The most important limitation of our study is the small sample size. It is possible that differences between groups may have been missed. The similar distribution and signal described in other published related studies lends external validity to our results. As it has been noted, identifying groups based on theory should take precedence since clustering/ phenotyping techniques will always find groups in the data (37). A recent study by Sinha et al questions the use of machine learning without biomarker data in grouping patients to explain heterogeneity of treatment effects (38). When analyzing 3 RCT in ARDS by using 9 clustering methodologies, the authors found a wide variation to identify clusters which was only exacerbated in the absence of biomarkers. Our study pushes phenotyping one step further by using a biologically plausible hypothesis (i.e. the infection matters in explaining heterogeneity of treatment effects) and providing a measurable marker in semi-quantitative SARS-CoV-2 in BAL. Our results expand on previous studies by showing the role of SARS-CoV-2 RT-PCR in phenotyping patients with COVID-19 ARDS and providing evidence that the lower airways are the best compartment to sample for accurately assessing the intensity of the immune response. Since we do not have BAL or plasma samples prior to dexamethasone to verify the “native” clusters, it is possible that more patients could have been grouped under the “hyperinflammatory” phenotype earlier in the disease process. We provide a homogenous cohort of mechanically ventilated patients with COVID-19 ARDS but this may also be labelled as a convenience sample since these were patients undergoing bronchoscopy based on clinical reasons. Yet, only 1 patient in cluster 1 had cryptococcal pneumonia and 1 in cluster 2 had Staphylococcus aureus pneumonia, no patients in cluster 3 exhibited positive BAL cultures. It is unlikely that the use of remdesivir altered our results as previous reports did not find a difference in nasopharygeal Ct values when patients were treated with remdesivir (39). We counteracted the different timeline of sampling by standardizing all variables per week.

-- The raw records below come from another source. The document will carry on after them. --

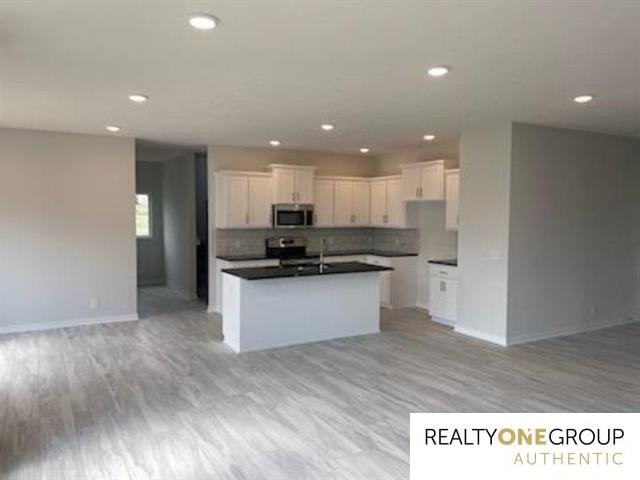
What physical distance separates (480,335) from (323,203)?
12.0 ft

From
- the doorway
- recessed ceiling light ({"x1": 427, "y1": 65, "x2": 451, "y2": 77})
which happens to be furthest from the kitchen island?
recessed ceiling light ({"x1": 427, "y1": 65, "x2": 451, "y2": 77})

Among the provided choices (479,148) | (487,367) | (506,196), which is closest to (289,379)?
(487,367)

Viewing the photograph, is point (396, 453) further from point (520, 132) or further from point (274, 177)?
point (274, 177)

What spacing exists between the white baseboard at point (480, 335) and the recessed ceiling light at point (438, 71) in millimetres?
3466

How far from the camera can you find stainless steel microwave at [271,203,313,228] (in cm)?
790

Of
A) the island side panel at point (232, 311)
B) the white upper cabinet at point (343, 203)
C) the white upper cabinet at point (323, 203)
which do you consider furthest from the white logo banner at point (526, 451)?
the white upper cabinet at point (343, 203)

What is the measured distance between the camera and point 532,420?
3.28 meters

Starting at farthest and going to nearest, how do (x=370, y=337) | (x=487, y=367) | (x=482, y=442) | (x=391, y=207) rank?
(x=391, y=207) < (x=370, y=337) < (x=487, y=367) < (x=482, y=442)

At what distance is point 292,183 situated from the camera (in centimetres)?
797

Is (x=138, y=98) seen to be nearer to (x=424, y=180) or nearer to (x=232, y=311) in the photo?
(x=232, y=311)

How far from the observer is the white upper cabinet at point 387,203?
8.20 metres

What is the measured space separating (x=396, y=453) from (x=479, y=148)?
4103 mm

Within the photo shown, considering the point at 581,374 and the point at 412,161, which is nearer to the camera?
the point at 581,374

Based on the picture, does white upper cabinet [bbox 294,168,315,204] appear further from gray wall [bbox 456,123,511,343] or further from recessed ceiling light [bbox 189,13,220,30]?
recessed ceiling light [bbox 189,13,220,30]
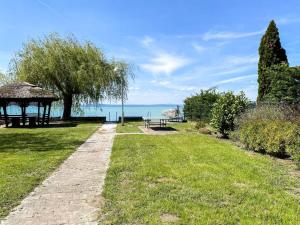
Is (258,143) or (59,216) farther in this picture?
(258,143)

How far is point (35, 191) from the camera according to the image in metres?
6.99

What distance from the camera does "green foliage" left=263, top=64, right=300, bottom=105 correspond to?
18.3 meters

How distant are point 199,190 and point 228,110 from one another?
11.0 metres

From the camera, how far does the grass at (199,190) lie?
17.7ft

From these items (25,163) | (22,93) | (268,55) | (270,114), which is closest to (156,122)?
(268,55)

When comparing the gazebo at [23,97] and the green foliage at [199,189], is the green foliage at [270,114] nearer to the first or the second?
the green foliage at [199,189]

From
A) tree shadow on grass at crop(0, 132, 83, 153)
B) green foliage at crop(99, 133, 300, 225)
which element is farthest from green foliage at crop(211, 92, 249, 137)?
tree shadow on grass at crop(0, 132, 83, 153)

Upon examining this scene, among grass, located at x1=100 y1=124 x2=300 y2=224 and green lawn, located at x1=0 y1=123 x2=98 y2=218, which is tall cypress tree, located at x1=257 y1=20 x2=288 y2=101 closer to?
green lawn, located at x1=0 y1=123 x2=98 y2=218

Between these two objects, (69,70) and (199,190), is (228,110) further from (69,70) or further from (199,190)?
(69,70)

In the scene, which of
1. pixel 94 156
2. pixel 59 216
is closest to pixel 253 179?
pixel 59 216

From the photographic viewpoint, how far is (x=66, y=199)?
20.9 feet

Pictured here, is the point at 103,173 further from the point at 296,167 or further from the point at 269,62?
the point at 269,62

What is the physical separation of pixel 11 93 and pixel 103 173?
1866 cm

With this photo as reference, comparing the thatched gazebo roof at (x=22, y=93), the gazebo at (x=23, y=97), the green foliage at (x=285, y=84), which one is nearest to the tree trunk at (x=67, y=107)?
the gazebo at (x=23, y=97)
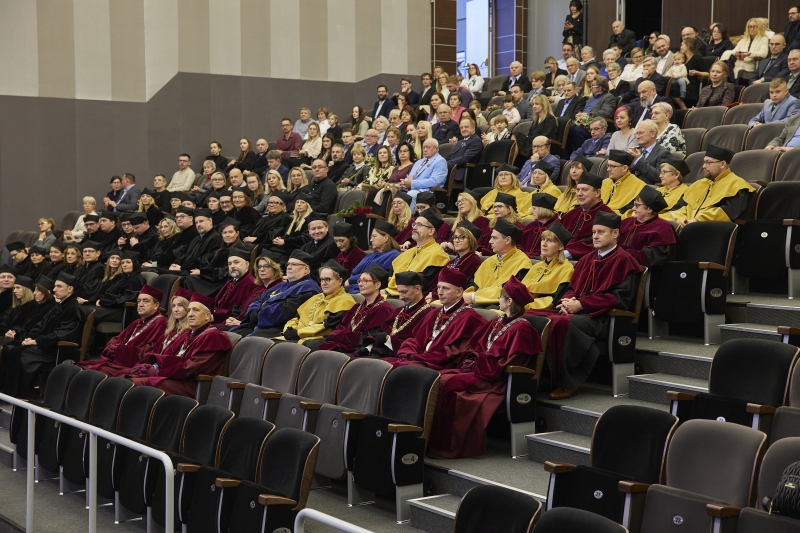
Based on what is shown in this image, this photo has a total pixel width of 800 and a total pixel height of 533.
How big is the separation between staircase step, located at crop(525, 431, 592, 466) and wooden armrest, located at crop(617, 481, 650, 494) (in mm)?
1127

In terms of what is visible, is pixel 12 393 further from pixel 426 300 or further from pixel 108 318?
pixel 426 300

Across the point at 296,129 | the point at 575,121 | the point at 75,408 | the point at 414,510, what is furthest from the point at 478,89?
the point at 414,510

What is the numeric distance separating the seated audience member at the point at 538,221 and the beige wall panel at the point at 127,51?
8.45m

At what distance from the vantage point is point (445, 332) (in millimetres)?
5859

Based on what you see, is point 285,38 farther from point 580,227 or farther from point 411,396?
point 411,396

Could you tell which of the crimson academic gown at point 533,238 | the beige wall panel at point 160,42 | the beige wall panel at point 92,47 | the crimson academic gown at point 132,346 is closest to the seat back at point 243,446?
the crimson academic gown at point 132,346

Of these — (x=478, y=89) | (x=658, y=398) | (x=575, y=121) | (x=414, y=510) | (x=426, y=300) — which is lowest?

Conclusion: Our hypothesis-driven study adds the infection dimension to ARDS phenotypes. We identified a unique group of hypoinflammatory with high viral load patients that is biologically plausible and where additional immune modulators may have a detrimental role. Future studies are needed to establish a threshold for SARS-CoV-2 RT-PCR and to assess the immune cascade before and after administration of additional immune-modulating therapies.